Best Known Method: Coaxing the Compiler to Vectorize Structured Data via Gathers

Published:02/22/2013   Last Updated:02/22/2013

Best Known Method

To help the compiler generate better vector code, sometimes it helps to decompose complex data structures to allow the compiler to understand the available parallelism and vectorize the code.  Vectorizing critical kernels is recommended for improving performance generally but is particularly important when targeting the Intel® Xeon Phi Coprocessor.  Decomposing data accesses may allow the compiler to use more advanced features like vector gather and scatter. Though adjacent data elements are preferred in order to maximize the performance advantage of vector loads and stores, sometimes the requirement to access data through indices is unavoidable.  Though use of vector gathers and scatters is generally slower than vector loads and stores, they can be beneficial if the amount of vector computation following the creation of the vectors is enough to offset the vector gather time. The compiler will generate vector gathers and scatters as needed, but sometimes it can be challenged by complex data structures. Showing the compiler how to access these complex data structures can help.

Original Code

This BKM originated with analysis of a Molecular Dynamics (MD) code. In MD codes, atom forces are typically maintained by three values: x, y, and z.  These force values are arranged in a position array that contains all atoms.

// atom forces
typedef struct float3 {
   float x;
   float y;
   float z;
} float3;
// position is an array of float3
float3* position; 

 Force calculations for a given atom are determined by its neighbor atoms.  For each atom, there is a list of neighbor atoms. To compute the forces for a given atom, this list is accessed to find all of its neighbors.

In the code segment below the position array, containing all of the atoms, is accessed by using an index in the neighList array.  The neighbors’ values are placed into the struct jpos. This is followed by calculations using the atom forces of this neighbor atom.

181    for (int k=0; k<dis; k++){

183        jpos = position[ neighList[j*dis + k + maxNeighbors * i] ];

192        float delx = ipos.x - jpos.x;
193        float dely = ipos.y - jpos.y;
194        float delz = ipos.z - jpos.z;
195        float r2inv = delx*delx + dely*dely + delz*delz;

The following is a portion of the assembly code generated for the above code segment. It shows that the position array elements are accessed one at a time even though vector instructions are being used. The neighList is accessed is get the index for the position array (line #183).  This index is loaded into register %rax. Each of the three adjacent elements of position indexed by %rax, x, y, and z, are loaded from memory separately at the vsubps subtraction instructions (line #192, #193, #194). Notice the {1to16} instruction modifier on the vsubps instruction indicating a broadcast of a single data value into all 16 elements of the source vector for the subtraction. All subsequent computations are completed as scalar operations even though vector instructions are used.

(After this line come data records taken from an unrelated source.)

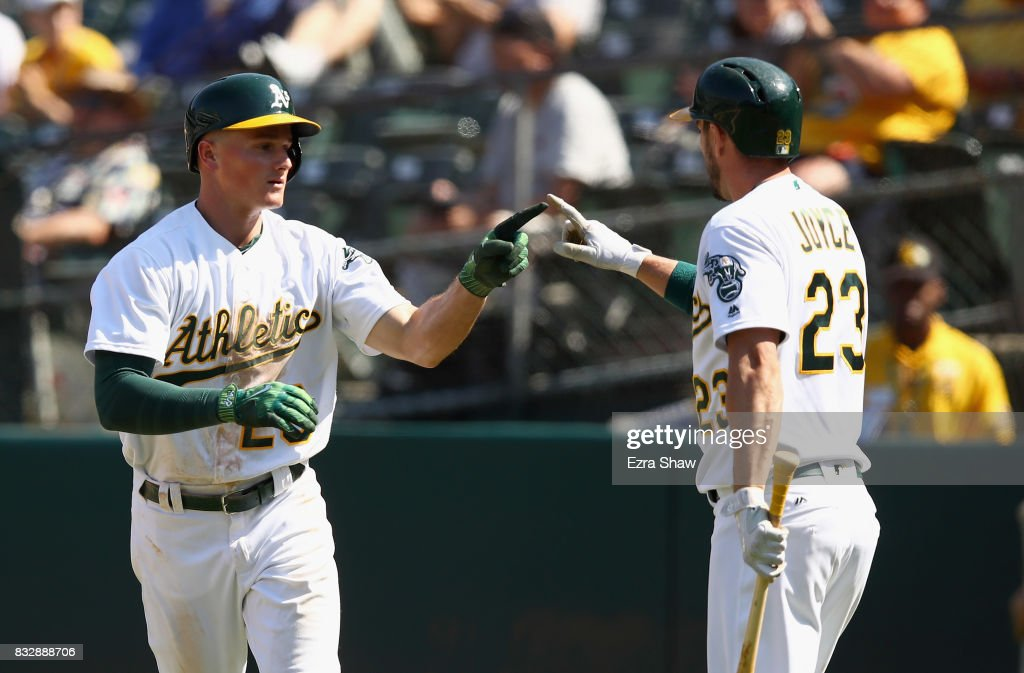 Matt Chapman #26 of the Oakland Athletics is congratulated by Matt Joyce #23 after he hit a two-run home run in the eighth inning against the Kansas City Royals at Oakland Alameda Coliseum on August 16, 2017 in Oakland, California.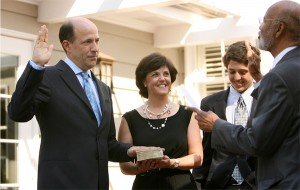 John Roos is sworn in by Judge Thelton Henderson while Roos's wife, Susan, and son David look on.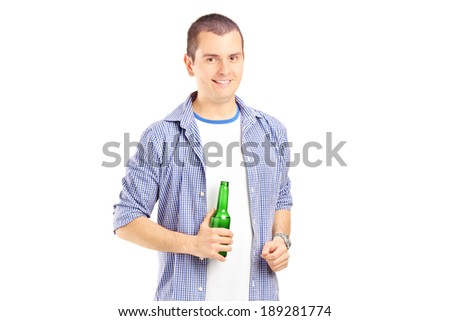 Smiling guy holding a beer bottle isolated on white background - stock photo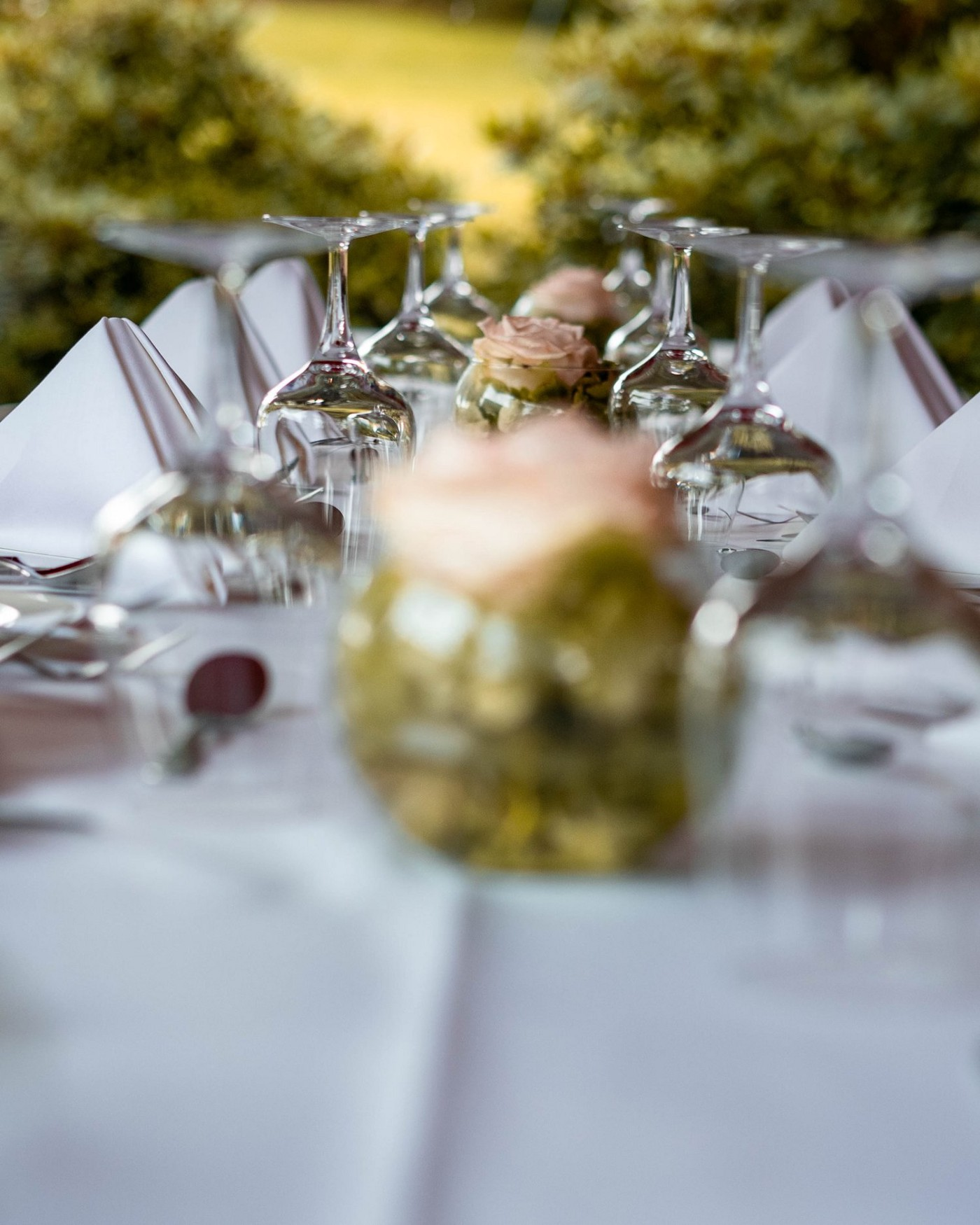 Wine Glasses on a table with center pieces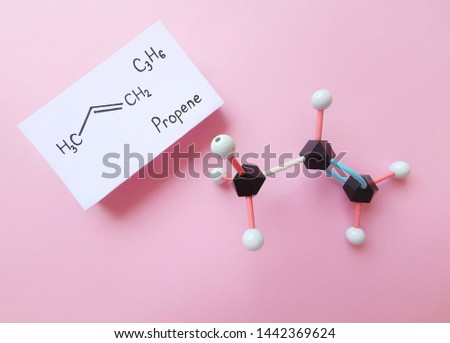 Propylene (Propene or methyl ethylene) is an unsaturated organic compound. Molecular structure model and structural chemical  formula of propene molecule. Black=C, white=H.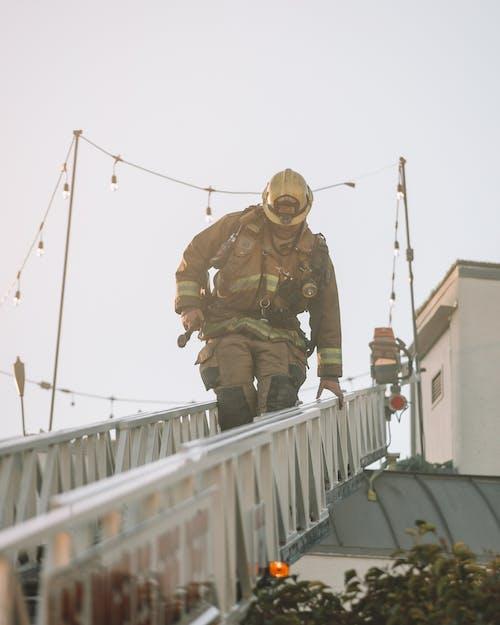 Firefighter climbing down the ladder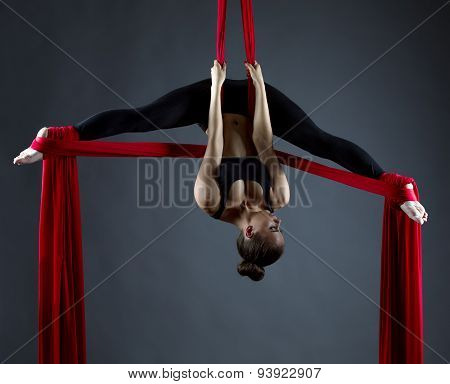 Sexy female acrobat performs hanging upside down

    movl      8(%r14,%r15,4), %eax                          #183.30 c1
    movslq    %eax, %rax                                    #183.21 c3
    shlq      $4, %rax                                      #183.21 c5
    vsubps    (%rax,%rbx){1to16}, %zmm19, %zmm28{%k4}       #192.28 c8
    vsubps    4(%rax,%rbx){1to16}, %zmm18, %zmm27{%k4}      #193.28 c10
    vsubps    8(%rax,%rbx){1to16}, %zmm22, %zmm26{%k4}      #194.32 c12
    vmulps    %zmm27, %zmm27, %zmm0{%k4}                    #195.41 c14
    vmovaps   %zmm28, %zmm1                                 #195.53 c16
    vmovaps   %zmm26, %zmm2                                 #195.53 c18
    vfmadd213ps %zmm0, %zmm28, %zmm1{%k4}                   #195.53 c20
    nop                                                     #195.53 c22
    vfmadd213ps %zmm1, %zmm26, %zmm2{%k4}                   #195.53 c24

Improved Code

To improve performance, we would like the compiler to exploit vector memory accesses and vector instructions using full vectors rather than scalar values. After loading the neighbor values from the position array, there are many force calculations to be completed (not shown in the code segment). Ideally these calculations will be completed using the performance advantage of full vectors rather than scalar values.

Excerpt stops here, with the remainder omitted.